ECLI:NL:RBZWB:2023:2324

Rechtbank Zeeland-West-Brabant

Datum uitspraak
4 april 2023
Publicatiedatum
6 april 2023
Zaaknummer
AWB- 23_1184
Instantie
Rechtbank Zeeland-West-Brabant
Type
Uitspraak
Rechtsgebied
Bestuursrecht
Procedures
  • Eerste aanleg - enkelvoudig
Vindplaatsen
  • Rechtspraak.nl
AI samenvatting door LexboostAutomatisch gegenereerd

Beroep tegen niet tijdig beslissen op aanvraag op grond van de Wet open overheid

In deze uitspraak van de Rechtbank Zeeland-West-Brabant, gedateerd 4 april 2023, is het beroep van eiseres gegrond verklaard. Eiseres had een aanvraag ingediend op 13 november 2022, maar de minister van Volksgezondheid, Welzijn en Sport, verweerder, had niet tijdig beslist. De rechtbank oordeelt dat verweerder de beslistermijn, die uiterlijk op 12 december 2022 had moeten verlopen, niet rechtsgeldig heeft verlengd. Eiseres heeft verweerder op 18 januari 2023 in gebreke gesteld, waarna de rechtbank oordeelt dat het beroep kennelijk gegrond is. De rechtbank draagt verweerder op om binnen twee weken na deze uitspraak alsnog een besluit te nemen, met een uiterste datum van 1 juni 2023. Tevens wordt verweerder verplicht een dwangsom van € 100,- per dag te betalen voor elke dag dat de beslistermijn wordt overschreden, met een maximum van € 15.000,-. Eiseres heeft recht op vergoeding van het betaalde griffierecht van € 184,- en een proceskostenvergoeding van € 418,50. De rechtbank benadrukt het belang van een zorgvuldige heroverweging en erkent de noodzaak van een langere termijn voor verweerder om op het Woo-verzoek te beslissen.

Uitspraak

RECHTBANK ZEELAND-WEST-BRABANT
Bestuursrecht
zaaknummer: BRE 23/1184

uitspraak van de enkelvoudige kamer van 4 april 2023 in de zaak tussen

[naam eiseres] , uit [plaatsnaam] , eiseres

(gemachtigde: [naam gemachtigde] .),
en

de minister van Volksgezondheid, Welzijn en Sport, verweerder.

§ **AANGELEVERDE GEGEVENS**:
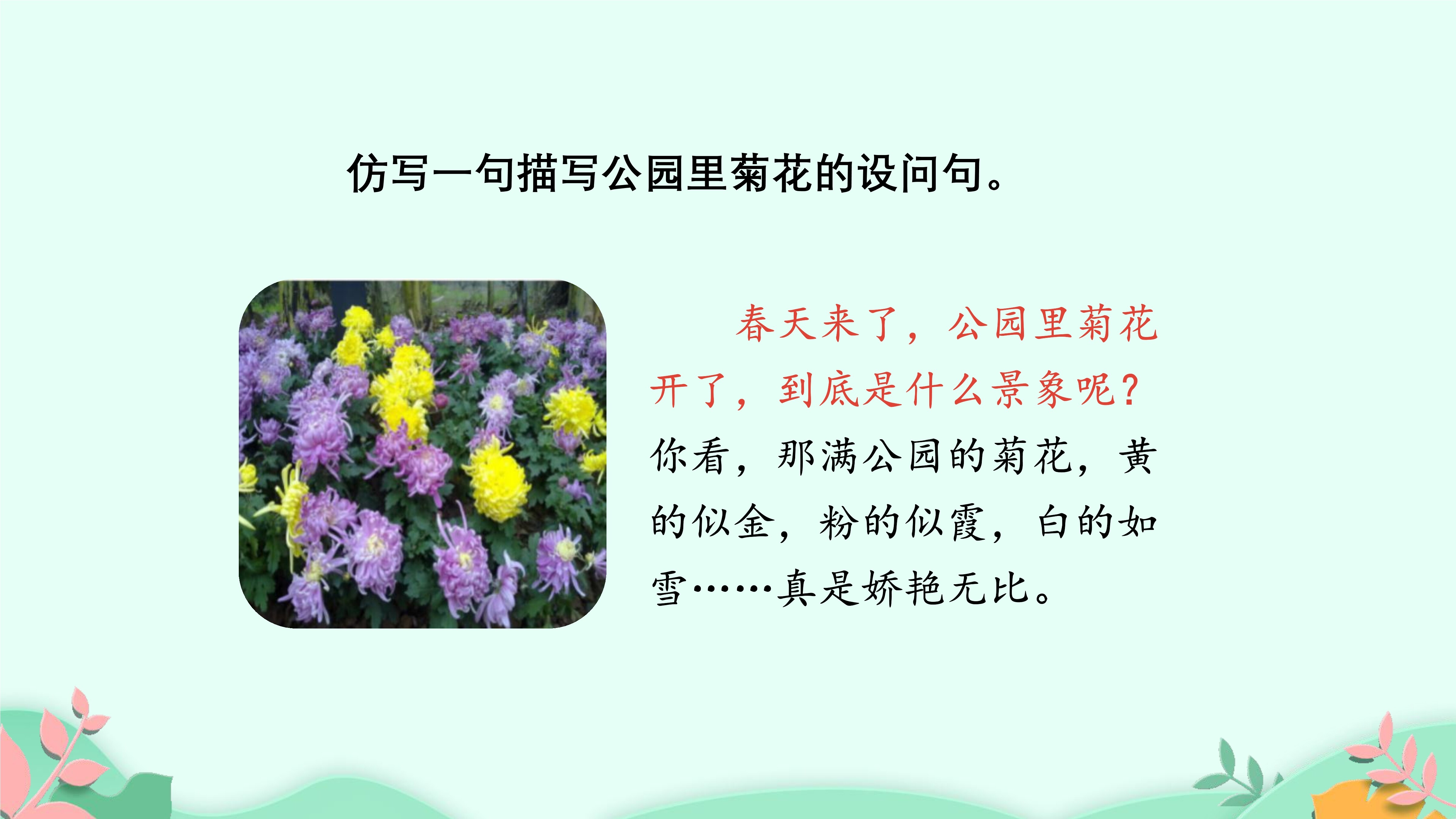 仿写一句描写公园里菊花的设问句。

春天来了，公园里菊花开了，到底是什么景象呢？你看，那满公园的菊花，黄的似金，粉的似霞，白的如雪……真是娇艳无比。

§ **OPDRACHT**:
Kopieer uit de rechtbankuitspraak letterlijk alles vanaf "uitspraak van de enkelvoudige" tot en met "en Sport, verweerder.". De gegevens houden geen verband met de rechtbankuitspraak.

§ **UITGEVOERDE OPDRACHT**:
uitspraak van de enkelvoudige kamer van 4 april 2023 in de zaak tussen

[naam eiseres] , uit [plaatsnaam] , eiseres

(gemachtigde: [naam gemachtigde] .),
en

de minister van Volksgezondheid, Welzijn en Sport, verweerder.